■ PROVIDED MATERIAL
## begin

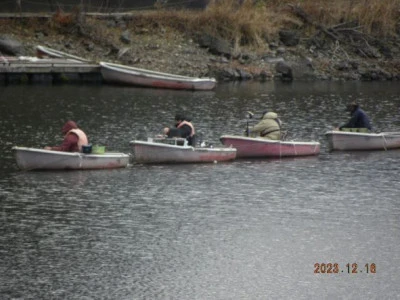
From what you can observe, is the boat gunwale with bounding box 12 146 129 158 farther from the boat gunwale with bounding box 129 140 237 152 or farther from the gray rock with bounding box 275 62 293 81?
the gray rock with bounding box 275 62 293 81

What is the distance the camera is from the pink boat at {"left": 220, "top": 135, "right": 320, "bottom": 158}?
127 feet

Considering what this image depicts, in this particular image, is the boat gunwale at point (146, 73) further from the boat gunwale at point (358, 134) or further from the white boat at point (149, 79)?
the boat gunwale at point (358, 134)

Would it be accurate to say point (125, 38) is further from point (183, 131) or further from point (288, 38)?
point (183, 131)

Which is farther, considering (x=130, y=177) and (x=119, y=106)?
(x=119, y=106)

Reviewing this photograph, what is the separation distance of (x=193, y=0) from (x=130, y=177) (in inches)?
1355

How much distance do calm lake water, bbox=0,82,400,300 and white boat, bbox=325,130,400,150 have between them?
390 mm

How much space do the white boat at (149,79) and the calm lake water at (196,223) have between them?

## end
## begin

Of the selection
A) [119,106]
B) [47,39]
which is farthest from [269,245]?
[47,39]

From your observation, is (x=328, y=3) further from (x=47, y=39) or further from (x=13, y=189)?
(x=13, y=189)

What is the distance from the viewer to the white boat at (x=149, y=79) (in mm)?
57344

## end

■ TASK REQUIREMENTS
Pick out every line of the material that contains the word "have", and copy each of those lines in full.

■ COMPLETED EXERCISE
How much distance do calm lake water, bbox=0,82,400,300 and white boat, bbox=325,130,400,150 have between them?
How much space do the white boat at (149,79) and the calm lake water at (196,223) have between them?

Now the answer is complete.